Civic Sacrifice: Critical Thinking and Disobedience in the Public Sphere

Kathy Garcia

Civic-Sacrifice- (1)Civic Sacrifice: Critical Thinking and Disobedience in the Public Sphere

Conscience is the inner voice that tells one right from wrong. Law is defined as a rule of action recognized as binding and enforced by a national authority. What happens when the two conflict? To which do we owe the greater allegiance? The answer to these questions lies within the great American models of civil resistance in speech, and deeds. To what extent should we resist, and how much must we sacrifice for the sake of freedom? And what is the relationship between individual enlightenment and political freedom? Through the works of various philosophers, reformers, and fictional characters, I will show that critical thinking, the study of principles, and a willingness to sacrifice personal security are necessary for political freedom to exist. Individual enlightenment is, therefore, essential for freedom of thought and necessary for genuine freedom from the tyranny of the majority.

Immanuel Kant stresses the importance of individual enlightenment. In his essay, “What Is Enlightenment,” Kant argues that opinions matter, and that the freedom of speech, or the ability to express them, effects society as a whole. The public use of one’s reason is different from the private use because in the private sphere, one may have a certain role to play, a particular job or function, where following rules and acknowledging a hierarchy of command is necessary. In the public sphere, however, these individual roles no longer exist or matter, and all are equal and may be called to act as “scholars.” In this equality, no citizen is constrained by dogma, and even law can be questioned or challenged. It is noteworthy that Kant uses of the word “scholar” to describe individuals in the public sphere as opposed to “citizens”. A scholar has different duties from those of the private citizen. Where the private citizen pays his taxes, the public scholar may question a particular tax, and the latter writes to awaken his fellow citizens to the injustice and to influence the authorities by way of his complaint. Additionally, Kant advocates gradualism and he warns against using revolution as a means of achieving lasting changes. The argument that “a revolution may well bring about a falling off of personal despotism and of avaricious or tyrannical oppression, but never a true reform in one’s way of thinking” cautions against the effectiveness of revolution. [1] Kant is skeptical due to the upheaval that revolutions and wars can cause.  It is evident that, as Kant asserts, enlightenment occurs only gradually, as the result of critical and imaginative thinking expressed in a public forum.

• **Directive A**
In the essay on civic sacrifice, what does Kant warn against using as a means of achieving lasting changes?

• **Dataset rows**
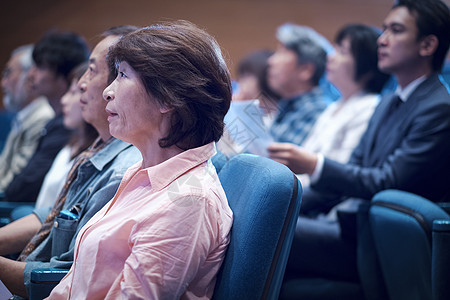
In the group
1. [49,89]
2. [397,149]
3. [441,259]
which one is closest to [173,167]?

• **Directive B**
Swap "closest" for "nearest" throughout the rows above, and give the rows back otherwise unchanged, leaving out the pictures.

• **Worked answer A**
Revolution.

• **Worked answer B**
In the group
1. [49,89]
2. [397,149]
3. [441,259]
which one is nearest to [173,167]?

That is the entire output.